Il viaggio incalzante e incalzato, imposto sempre più freneticamente dal lavoro e dalla sua necessaria spettacolarizzazione – specialmente a quel manager di se stesso e dello Spirito che è l’intellettuale, enfasi e caricatura del manager industriale –, è la negazione della persuasione, della sosta, del vagabondare; assomiglia piuttosto a quella eiaculazione precoce che Joseph Roth, riprendendo nel suo romanzo I cento giorni un pettegolezzo in materia riguardante Napoleone, attribuisce all’Empereur, il quale non vuol tanto fare all’amore, quanto averlo subito già fatto, sbrigato e liquidato. Il viaggio del conferenziere, tra un aeroporto o un albergo e l’altro, non è dissimile da questo orgasmo assillato.
Ma quando viaggiavo nei vasti paesi danubiani o nei periferici microcosmi, avviandomi in una certa direzione, sempre disponibile a digressioni, soste e deviazioni improvvise, vivevo persuaso, come davanti al mare; vivevo immerso nel presente, in quella sospensione del tempo che si verifica quando ci si abbandona al suo scorrere lieve e a ciò che reca la vita – come una bottiglia aperta sott’acqua e riempita del fluire delle cose, diceva Goethe viaggiando in Italia. In un viaggio vissuto in tal modo i luoghi diventano insieme tappe e dimore del cammino della vita, soste fugaci e radici che inducono a sentirsi a casa nel mondo. C’è il viaggio al di là delle colonne d’Ercole e quello minimo di Pickwick alle sorgenti di Hampstead o quello da una stanza all’altra della propria abitazione, spedizione non meno avventurosa né meno ricca d’incanti e di rischi. I capitani fiumani e triestini di lungo corso che attraversavano gli oceani chiamavano beffardamente “capitan de cadin” (di catino) quelli che percorrevano solo piccoli tratti fra Trieste e l’Istria o tra Fiume e le vicine isole del Quarnero, ma anche in quel golfo la bora provoca tempeste in cui si può naufragare.

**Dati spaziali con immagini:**
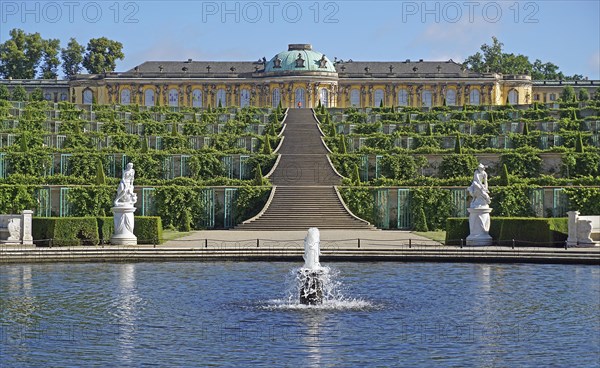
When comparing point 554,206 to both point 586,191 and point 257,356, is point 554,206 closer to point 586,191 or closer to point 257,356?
point 586,191

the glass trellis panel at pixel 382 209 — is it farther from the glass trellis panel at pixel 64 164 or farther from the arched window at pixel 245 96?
the arched window at pixel 245 96

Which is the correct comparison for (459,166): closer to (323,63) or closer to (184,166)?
(184,166)

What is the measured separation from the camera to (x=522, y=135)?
55188 mm

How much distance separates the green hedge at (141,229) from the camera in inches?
1307

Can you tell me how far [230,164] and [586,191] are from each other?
1507 cm

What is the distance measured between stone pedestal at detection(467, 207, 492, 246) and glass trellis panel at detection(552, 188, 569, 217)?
29.5 feet

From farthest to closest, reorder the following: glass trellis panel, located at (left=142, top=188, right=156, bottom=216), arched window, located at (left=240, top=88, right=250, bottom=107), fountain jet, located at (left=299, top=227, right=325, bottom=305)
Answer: arched window, located at (left=240, top=88, right=250, bottom=107) → glass trellis panel, located at (left=142, top=188, right=156, bottom=216) → fountain jet, located at (left=299, top=227, right=325, bottom=305)

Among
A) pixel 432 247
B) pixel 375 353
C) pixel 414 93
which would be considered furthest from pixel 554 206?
pixel 414 93

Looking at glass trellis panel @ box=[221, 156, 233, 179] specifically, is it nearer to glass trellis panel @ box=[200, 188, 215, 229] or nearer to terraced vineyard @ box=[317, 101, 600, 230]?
terraced vineyard @ box=[317, 101, 600, 230]

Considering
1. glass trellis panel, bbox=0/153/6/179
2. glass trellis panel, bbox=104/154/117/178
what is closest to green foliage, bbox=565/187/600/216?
glass trellis panel, bbox=104/154/117/178

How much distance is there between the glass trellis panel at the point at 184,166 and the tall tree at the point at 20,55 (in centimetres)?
6300

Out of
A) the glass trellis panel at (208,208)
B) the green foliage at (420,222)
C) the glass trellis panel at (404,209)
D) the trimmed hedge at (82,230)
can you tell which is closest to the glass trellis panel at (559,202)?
the green foliage at (420,222)

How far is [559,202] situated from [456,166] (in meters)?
6.79

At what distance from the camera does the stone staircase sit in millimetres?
39938
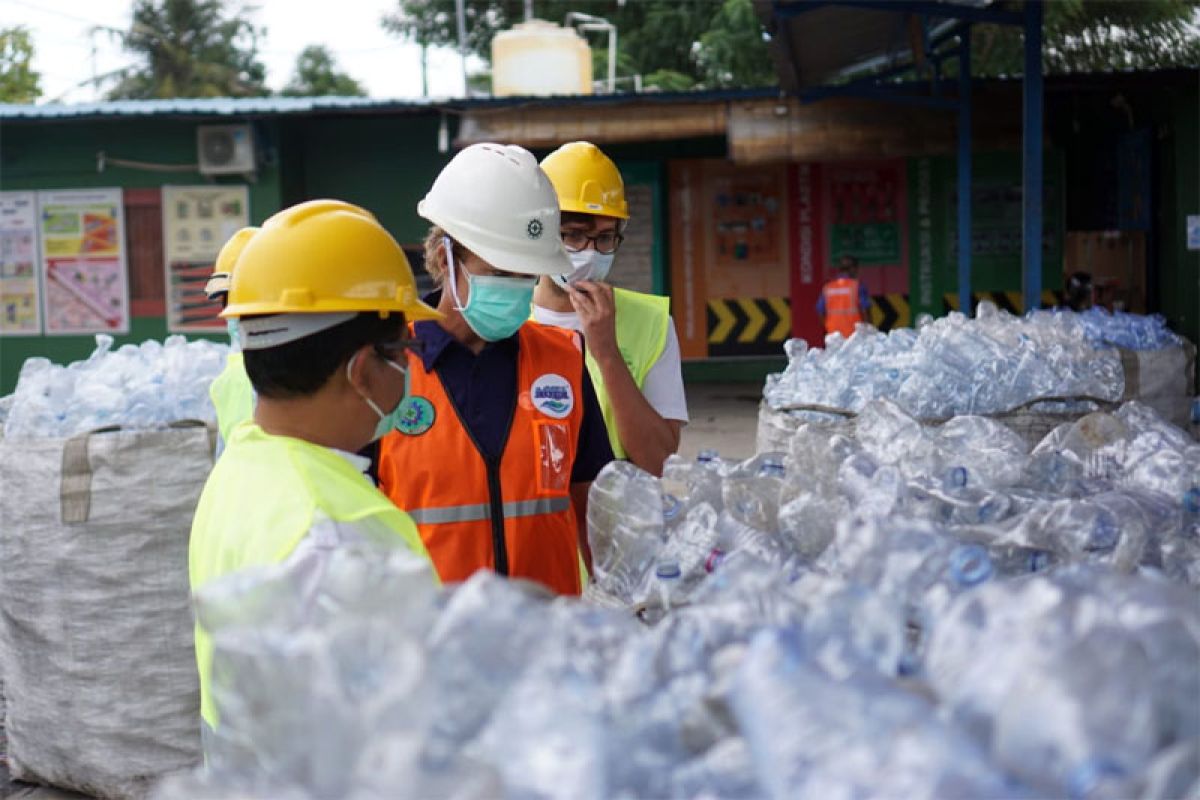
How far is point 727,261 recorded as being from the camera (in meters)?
15.0

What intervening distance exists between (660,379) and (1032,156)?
595cm

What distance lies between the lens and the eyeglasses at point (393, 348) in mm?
2088

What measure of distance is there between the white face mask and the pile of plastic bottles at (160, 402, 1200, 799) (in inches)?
76.3

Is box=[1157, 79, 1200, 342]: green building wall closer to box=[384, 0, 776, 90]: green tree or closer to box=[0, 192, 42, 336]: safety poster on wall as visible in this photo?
box=[384, 0, 776, 90]: green tree

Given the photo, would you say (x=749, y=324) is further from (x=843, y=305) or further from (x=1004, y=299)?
(x=1004, y=299)

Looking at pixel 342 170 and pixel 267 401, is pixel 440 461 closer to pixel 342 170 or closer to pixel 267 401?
pixel 267 401

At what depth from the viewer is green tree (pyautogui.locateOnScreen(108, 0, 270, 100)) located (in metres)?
33.8

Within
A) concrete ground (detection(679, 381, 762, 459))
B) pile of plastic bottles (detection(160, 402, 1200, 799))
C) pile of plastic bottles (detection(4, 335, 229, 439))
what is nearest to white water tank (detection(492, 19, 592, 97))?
concrete ground (detection(679, 381, 762, 459))

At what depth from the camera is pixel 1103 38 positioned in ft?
69.8

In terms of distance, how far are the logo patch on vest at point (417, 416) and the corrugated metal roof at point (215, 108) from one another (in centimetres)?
1005

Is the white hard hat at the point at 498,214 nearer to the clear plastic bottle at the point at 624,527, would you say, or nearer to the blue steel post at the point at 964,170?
the clear plastic bottle at the point at 624,527

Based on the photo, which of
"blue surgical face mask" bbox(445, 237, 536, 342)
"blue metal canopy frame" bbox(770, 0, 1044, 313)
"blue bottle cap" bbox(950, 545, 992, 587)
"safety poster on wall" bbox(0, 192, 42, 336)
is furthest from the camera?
"safety poster on wall" bbox(0, 192, 42, 336)

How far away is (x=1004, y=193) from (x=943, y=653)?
1413cm

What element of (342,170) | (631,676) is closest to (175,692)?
(631,676)
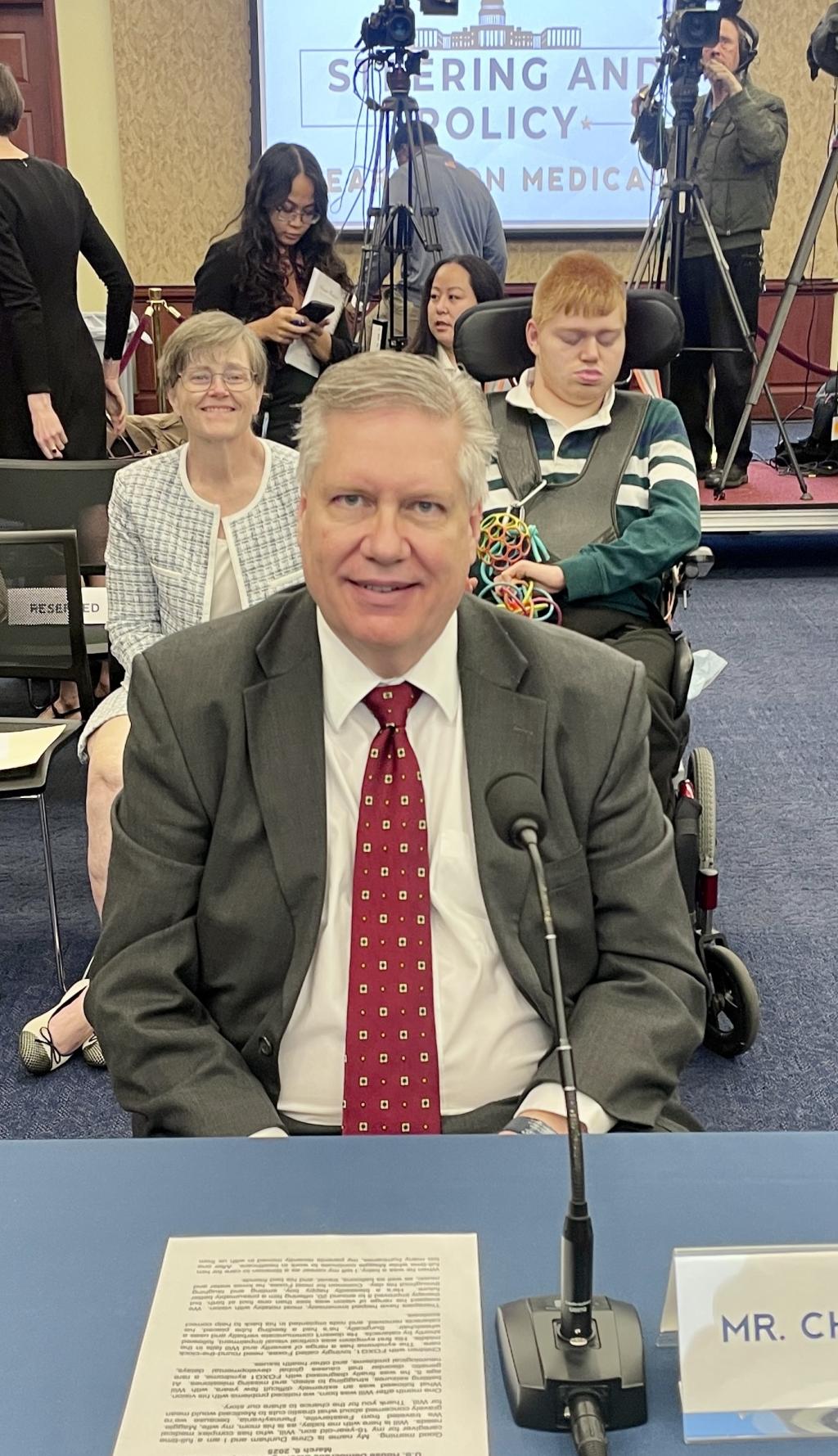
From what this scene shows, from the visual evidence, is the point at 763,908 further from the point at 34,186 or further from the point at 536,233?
the point at 536,233

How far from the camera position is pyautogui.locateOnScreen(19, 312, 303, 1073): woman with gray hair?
2406 millimetres

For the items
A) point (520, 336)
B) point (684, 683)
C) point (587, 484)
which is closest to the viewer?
point (684, 683)

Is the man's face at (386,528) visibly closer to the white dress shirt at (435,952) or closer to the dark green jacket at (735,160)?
the white dress shirt at (435,952)

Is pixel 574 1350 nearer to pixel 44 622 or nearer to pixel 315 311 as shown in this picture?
pixel 44 622

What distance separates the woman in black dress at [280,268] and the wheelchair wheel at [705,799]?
146cm

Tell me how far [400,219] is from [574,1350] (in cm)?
406

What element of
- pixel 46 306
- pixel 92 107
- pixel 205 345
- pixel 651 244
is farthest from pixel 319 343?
pixel 92 107

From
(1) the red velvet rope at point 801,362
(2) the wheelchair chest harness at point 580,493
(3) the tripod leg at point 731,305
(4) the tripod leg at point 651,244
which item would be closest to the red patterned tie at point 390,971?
(2) the wheelchair chest harness at point 580,493

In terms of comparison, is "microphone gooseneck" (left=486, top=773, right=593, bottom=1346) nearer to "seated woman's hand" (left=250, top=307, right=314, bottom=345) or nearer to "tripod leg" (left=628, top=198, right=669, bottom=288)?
"seated woman's hand" (left=250, top=307, right=314, bottom=345)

**Obiettivi:**
- a) Trascrivi fedelmente il testo sul viaggio da "Il viaggio incalzante" a "questo orgasmo assillato.".
- b) Prosegui il testo sul viaggio dopo la sua ultima frase.
I dati qui non hanno alcun ruolo.

**Risposte per compito:**
- a)
Il viaggio incalzante e incalzato, imposto sempre più freneticamente dal lavoro e dalla sua necessaria spettacolarizzazione – specialmente a quel manager di se stesso e dello Spirito che è l’intellettuale, enfasi e caricatura del manager industriale –, è la negazione della persuasione, della sosta, del vagabondare; assomiglia piuttosto a quella eiaculazione precoce che Joseph Roth, riprendendo nel suo romanzo I cento giorni un pettegolezzo in materia riguardante Napoleone, attribuisce all’Empereur, il quale non vuol tanto fare all’amore, quanto averlo subito già fatto, sbrigato e liquidato. Il viaggio del conferenziere, tra un aeroporto o un albergo e l’altro, non è dissimile da questo orgasmo assillato.

- b)
Pure nei capitoli di questo libro si va agli antipodi ma anche nei microcosmi dei bisiachi o nei nanocosmi della Ciceria e il passo del viaggiatore vorrebbe assomigliare all’andatura di Lawrence Sterne. Viaggiare sentendosi sempre, nello stesso momento, nell’ignoto e a casa, ma sapendo di non avere, di non possedere una casa. Chi viaggia è sempre un randagio, uno straniero, un ospite; dorme in stanze che prima e dopo di lui albergano sconosciuti, non possiede il guanciale su cui posa il capo né il tetto che lo ripara. E così comprende che non si può mai veramente possedere una casa, uno spazio ritagliato nell’infinito dell’universo, ma solo sostarvi, per una notte o per tutta la vita, con rispetto e gratitudine. Non per nulla il viaggio è anzitutto un ritorno e insegna ad abitare più liberamente, più poeticamente la propria casa. Poeticamente abita l’uomo su questa terra, dice un verso di Hölderlin, ma solo se sa, come dice un altro verso, che la salvezza cresce là dove cresce il pericolo.
Nel viaggio, ignoti fra gente ignota, si impara in senso forte a essere Nessuno, si capisce concretamente di essere Nessuno. Proprio questo permette, in un luogo amato divenuto quasi fisicamente una parte o un prolungamento della propria persona, di dire, echeggiando don Chisciotte: qui io so chi sono.
3. “Dove siete diretti?” si chiede nell’Enrico di Ofterdingen, il grande romanzo di Novalis. “Sempre verso casa” è la risposta. Il suo è uno dei grandi libri nei quali il viaggio appare quale odissea ovvero quale metafora del viaggio attraverso la vita. Ogni odissea pone l’interrogativo sulla possibilità di attraversare il mondo facendone reale esperienza e formando così la propria personalità; la domanda se Ulisse – specie quello moderno – alla fine torni a casa confermato, nonostante le più tragiche e assurde peripezie, nella propria identità e avendo trovato o ribadito un senso dell’esistenza, oppure se egli scopra soltanto l’impossibilità di formarsi, se egli perda per strada se stesso e il significato della sua vita, disgregandosi anziché costruirsi nel suo cammino.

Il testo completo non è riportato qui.